Browsing the blog archives for March, 2010.

Effectiveness of manual therapy

Evidence

Two eminent academics, both with backgrounds in clinical practice – one as a practicing neurologist, the other as a general practitioner proffer their comments in the following discussion article:

Commentary on the United Kingdom evidence report about the effectiveness of manual therapies. Chiropractic & Osteopathy, 2010, 18:4. Haldeman, S. Underwood, M.    doi:10.1186/1746-1340-18-4

Some key points made by Prof. Haldeman in this commentary stand out. In particular, the idea that it is not acceptable to claim that treatment is effective in helping patients when there is no evidence to support such a claim. On the positive side, Haldeman points out that there is now little dispute amongst knowledgeable scientists that manipulation is of value in the management of back pain, neck pain and headaches.

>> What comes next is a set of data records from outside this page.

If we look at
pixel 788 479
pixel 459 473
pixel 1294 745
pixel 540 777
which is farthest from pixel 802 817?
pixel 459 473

His key exhortation to practitioners is to ensure attendance at scientific meetings in which the latest clinical studies are presented and discussed, and that they keep up with the latest research.

Prof. Underwood also highlights the utility of manual intervention (massage, joint mobilisation, manipulation) though avoids maintaining a particular focus on any specific manual discipline. As indeed I have stated elsewhere, individual manual disciplines are quick to opportunistically point out the usefulness of manual intervention – irrespective of the source of the research – if it helps their own case and yet, in a curious double standard, get quite coy with each other in the political or funding arenas.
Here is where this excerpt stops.